For the sake of relatively simple treatment of the receiving function, the waveforms of FIG. 2 and their description in relation to FIG. 1 is based on the point target assumption. Obviously return signal energy would be present throughout most or all of the ranging interval after each transmitted pulse in an environment containing the usual assortment of fixed and moving targets. The operation of the system, once understood in connection with the point target, however, will be appreciated in relation to the practical signal environment.
To go forward with the description in accordance with the foregoing, it will be noted that a signal envelope of 2 ΔT in duration and arbitrary power level P is received at antenna 12 from the said point target. A mixer 13 and local oscillator source 14 provide the usual and straightforward down-conversion to the IF domain. The power divider 15, which is not more than a straightforward well known Tee or power splitter device suitable for operation at the IF band, splits the received energy into two substantially equal inputs to the IF amplifiers 16 and 17. These IF amplifiers constitute the input devices to the two receiving channels of the device of the present invention. Based on the nature of the transmitted pulse frequency-versus-time function in accordance with FIG. 2(a), it follows that the pulse compression slope of the pulse compressor 18 should be + Δ F/T and that of pulse compressor 19 should be - Δ F/T. The output of pulse compressor 18 is depicted in FIG. 2 waveform (c) and the output of 19 is similarly depicted at waveform (d) of FIG. 2. Stated otherwise, it may be said that the upper channel has a pulse compressor (first stage) matched to the positive chirp signal and the lower channel has a similar pulse compressor matched to the negative chirp signal. Each channel will exhibit an output spectrum including a peaked signal and a "smeared" signal at the output of the first compressor stage. The upper channel will compress the signals from the first half of the pulse and will further disperse the signals from the second half of the pulse. Similarly, the lower channel will compress signals from the second half of the pulse and further disperse signals from the first half of the pulse. This phenomenon is identifiable in waveform (c) and (d) of FIG. 2, respectively, wherein the said peak signals are 30 and 33 and the "smeared" or further dispersed frequency spectra are observed at 31 and 32. The amplitude of the peaked signal is identified as DP which is the product of the compression ratio of the system and the arbitrary power P. The so-called "smeared" residue will be seen having a signal amplitude of half the arbitrary power P.
The upper and lower channel hard limiters 20 and 21, respectively, are adjusted to eliminate the peaked signals 30 and 33, resulting in the waveforms (e) and (f) of FIG. 2, respectively, which are then applied to the second pulse compressors 22 and 23, respectively. It will be noted that the slope of these second compressor stages is the reverse of that applied at the first pulse compressor stage in each of the channels. That is, the second upper pulse compressor 2 has a response slope equal to a - (Δ f/2Δ t) and the lower corresponding stage 23 exhibits a slope of + (Δ f/2Δ t). The larger denominator in the slope expression of these second stage compressors reflects the fact that the first pulse compressor stretched the signals by an additional Δ t in time. Hence, these second compressor stages are matched to a dispersion (Δ f/2Δt).

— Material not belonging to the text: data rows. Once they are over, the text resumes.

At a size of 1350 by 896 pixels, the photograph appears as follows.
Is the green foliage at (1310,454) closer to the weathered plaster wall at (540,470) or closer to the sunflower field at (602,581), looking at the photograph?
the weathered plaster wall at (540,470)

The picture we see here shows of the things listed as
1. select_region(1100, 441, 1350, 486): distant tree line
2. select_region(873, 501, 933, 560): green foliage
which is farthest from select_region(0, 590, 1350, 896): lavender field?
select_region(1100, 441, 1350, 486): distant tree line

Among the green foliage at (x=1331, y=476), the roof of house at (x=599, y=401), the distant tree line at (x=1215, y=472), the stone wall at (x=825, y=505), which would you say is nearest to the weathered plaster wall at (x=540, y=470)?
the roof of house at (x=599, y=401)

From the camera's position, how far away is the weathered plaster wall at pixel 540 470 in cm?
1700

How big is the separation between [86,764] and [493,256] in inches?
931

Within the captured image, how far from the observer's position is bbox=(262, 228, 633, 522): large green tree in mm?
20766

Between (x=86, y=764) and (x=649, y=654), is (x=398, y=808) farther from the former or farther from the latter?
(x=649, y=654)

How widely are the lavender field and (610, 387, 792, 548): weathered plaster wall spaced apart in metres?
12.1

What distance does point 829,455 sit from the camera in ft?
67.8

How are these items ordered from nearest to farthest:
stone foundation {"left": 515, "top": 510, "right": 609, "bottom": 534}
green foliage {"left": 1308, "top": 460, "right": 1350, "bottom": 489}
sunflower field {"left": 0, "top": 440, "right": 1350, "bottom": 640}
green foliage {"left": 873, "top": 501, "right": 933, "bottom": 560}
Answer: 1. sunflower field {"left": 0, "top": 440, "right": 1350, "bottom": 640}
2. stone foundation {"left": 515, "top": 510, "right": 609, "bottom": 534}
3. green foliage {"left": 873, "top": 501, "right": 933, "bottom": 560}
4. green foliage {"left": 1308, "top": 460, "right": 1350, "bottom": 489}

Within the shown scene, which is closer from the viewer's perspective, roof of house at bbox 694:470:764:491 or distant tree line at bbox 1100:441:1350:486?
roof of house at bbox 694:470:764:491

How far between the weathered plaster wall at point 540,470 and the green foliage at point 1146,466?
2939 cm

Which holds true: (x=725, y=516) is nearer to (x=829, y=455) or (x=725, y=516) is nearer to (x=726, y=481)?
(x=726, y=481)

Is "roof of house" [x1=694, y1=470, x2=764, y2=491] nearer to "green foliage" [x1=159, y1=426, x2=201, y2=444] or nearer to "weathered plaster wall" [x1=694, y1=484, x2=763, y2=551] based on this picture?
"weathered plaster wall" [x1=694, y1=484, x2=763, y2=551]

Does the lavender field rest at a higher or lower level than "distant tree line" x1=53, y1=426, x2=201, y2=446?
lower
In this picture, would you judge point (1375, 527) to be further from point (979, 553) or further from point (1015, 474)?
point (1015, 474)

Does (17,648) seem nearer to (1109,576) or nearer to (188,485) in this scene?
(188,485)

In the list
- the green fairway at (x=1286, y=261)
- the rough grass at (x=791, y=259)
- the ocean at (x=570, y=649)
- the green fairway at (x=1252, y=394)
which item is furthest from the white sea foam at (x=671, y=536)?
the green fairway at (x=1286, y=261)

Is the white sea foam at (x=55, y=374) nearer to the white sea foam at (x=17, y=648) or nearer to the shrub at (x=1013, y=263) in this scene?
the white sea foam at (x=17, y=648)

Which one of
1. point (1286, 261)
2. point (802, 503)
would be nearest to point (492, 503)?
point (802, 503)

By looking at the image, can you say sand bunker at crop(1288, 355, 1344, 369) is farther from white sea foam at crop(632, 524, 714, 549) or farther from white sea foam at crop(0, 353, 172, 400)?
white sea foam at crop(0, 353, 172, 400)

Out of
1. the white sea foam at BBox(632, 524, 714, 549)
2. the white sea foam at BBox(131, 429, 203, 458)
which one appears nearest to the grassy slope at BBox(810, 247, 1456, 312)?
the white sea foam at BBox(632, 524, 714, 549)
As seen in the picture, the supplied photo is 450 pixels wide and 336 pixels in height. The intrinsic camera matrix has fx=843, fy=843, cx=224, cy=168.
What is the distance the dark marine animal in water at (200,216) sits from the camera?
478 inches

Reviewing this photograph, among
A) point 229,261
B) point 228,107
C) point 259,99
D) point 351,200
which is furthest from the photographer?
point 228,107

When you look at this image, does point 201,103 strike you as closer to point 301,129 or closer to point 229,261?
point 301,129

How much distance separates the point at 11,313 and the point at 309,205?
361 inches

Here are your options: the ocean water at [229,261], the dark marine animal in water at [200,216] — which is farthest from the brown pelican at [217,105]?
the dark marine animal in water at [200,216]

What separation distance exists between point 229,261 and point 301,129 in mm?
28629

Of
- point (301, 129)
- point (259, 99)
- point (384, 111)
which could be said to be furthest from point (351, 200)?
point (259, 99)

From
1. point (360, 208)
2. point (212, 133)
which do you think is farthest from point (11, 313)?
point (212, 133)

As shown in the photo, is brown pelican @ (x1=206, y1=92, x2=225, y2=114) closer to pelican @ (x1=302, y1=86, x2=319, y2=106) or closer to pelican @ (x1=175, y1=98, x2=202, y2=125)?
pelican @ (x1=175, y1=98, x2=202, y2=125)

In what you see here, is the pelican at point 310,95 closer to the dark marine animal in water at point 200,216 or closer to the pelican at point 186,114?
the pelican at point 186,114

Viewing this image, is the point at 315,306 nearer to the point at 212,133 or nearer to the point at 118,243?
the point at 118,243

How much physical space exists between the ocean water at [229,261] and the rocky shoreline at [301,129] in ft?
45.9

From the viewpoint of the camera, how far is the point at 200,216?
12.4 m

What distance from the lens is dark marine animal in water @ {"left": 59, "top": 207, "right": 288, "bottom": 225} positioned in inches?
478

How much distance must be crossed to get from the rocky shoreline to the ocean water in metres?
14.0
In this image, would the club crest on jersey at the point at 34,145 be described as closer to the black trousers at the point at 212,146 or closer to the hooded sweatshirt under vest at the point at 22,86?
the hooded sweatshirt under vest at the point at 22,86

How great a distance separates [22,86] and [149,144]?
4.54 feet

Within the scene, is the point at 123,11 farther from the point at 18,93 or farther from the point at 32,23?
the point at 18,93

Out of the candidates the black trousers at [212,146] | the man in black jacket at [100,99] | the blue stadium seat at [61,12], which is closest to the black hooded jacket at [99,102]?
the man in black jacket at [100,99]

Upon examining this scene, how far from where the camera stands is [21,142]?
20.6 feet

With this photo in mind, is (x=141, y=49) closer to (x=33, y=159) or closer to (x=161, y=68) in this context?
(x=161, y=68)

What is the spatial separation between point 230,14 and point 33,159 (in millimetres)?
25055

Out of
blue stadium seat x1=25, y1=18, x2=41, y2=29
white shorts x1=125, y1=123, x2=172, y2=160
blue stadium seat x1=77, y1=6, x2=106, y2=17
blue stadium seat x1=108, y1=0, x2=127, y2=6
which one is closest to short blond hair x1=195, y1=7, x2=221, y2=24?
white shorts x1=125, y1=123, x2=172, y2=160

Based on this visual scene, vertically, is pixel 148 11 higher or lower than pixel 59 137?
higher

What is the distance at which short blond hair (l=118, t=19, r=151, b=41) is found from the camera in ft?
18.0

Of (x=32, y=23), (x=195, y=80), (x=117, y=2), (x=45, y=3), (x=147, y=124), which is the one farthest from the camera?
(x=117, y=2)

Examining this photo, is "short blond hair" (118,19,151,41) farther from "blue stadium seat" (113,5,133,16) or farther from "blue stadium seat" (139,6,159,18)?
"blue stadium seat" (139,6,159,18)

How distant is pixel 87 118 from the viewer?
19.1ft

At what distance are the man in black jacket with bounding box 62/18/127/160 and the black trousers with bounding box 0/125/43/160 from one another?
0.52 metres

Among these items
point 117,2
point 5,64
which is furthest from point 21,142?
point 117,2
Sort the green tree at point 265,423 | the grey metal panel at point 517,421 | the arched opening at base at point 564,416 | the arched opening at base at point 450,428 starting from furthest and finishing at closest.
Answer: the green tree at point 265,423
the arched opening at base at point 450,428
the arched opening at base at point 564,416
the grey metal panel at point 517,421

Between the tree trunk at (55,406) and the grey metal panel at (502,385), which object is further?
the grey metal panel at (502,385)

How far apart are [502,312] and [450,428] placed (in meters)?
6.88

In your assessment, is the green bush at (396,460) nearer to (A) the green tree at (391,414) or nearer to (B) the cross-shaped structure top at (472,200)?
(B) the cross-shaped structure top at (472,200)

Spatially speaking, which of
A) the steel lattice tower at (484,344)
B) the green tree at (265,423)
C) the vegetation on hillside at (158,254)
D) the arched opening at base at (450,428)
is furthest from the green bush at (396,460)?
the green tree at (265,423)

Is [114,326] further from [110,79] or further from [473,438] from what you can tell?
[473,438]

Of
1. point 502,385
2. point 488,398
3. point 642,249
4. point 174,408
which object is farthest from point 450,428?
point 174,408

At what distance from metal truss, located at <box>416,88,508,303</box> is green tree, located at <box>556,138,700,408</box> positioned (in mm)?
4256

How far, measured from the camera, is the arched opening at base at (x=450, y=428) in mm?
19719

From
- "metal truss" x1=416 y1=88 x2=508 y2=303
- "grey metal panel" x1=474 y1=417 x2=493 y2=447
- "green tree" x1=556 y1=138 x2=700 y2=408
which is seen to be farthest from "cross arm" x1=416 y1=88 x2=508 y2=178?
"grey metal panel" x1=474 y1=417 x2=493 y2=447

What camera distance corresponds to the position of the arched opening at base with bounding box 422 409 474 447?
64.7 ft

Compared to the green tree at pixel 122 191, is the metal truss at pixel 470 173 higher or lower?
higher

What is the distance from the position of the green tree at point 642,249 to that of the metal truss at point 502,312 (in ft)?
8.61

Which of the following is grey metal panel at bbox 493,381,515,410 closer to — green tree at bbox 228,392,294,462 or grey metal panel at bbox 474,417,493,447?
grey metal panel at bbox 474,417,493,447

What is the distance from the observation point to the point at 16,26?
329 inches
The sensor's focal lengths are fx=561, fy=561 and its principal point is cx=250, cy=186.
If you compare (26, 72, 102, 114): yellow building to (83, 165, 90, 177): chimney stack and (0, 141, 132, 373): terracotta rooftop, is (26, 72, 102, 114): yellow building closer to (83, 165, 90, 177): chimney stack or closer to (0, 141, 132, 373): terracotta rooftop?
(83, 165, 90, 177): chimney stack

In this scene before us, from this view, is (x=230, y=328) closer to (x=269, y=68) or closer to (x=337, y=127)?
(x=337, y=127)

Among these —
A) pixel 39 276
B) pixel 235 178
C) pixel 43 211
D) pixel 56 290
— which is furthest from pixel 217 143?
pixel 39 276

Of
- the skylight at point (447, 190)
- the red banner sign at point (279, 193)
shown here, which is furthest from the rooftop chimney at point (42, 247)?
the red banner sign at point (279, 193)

After the second pulse compressor stages, the dispersed signals will be peaked. Signals which had been peaked by the first compressor and subsequently limited, are dispersed by the second compressor, greatly reducing the amplitude of these ambiguous signals. The newly formed peak signals 35 and 36 and the corresponding further reduced ambiguous signal residue 34 and 37, will be seen in the corresponding output waveforms (g) and (h) of FIG. 2.
Before application to the differencing circuit 28, the waveform (g) of FIG. 2 present at 24 in FIG. 1 and the waveform (h) of FIG. 2 seen at 25 in FIG. 1 must be time-aligned. For this purpose, the fixed delay Δ t at 27 is introduced in series with the output of pulse compressor 23 in the said lower channel. The resultant signal 26 is then that represented at waveform (j) at FIG. 2. Straightforward differencing of the waveforem (g) against that of the waveform (j) of FIG. 2 is accomplished using known differencing techniques in the IF differencer 28. The waveform (k) of FIG. 2 depicts the ambiguity residue after differencing. In that particular case, no net signal resulting from the differencing of 35 and 38 is extant.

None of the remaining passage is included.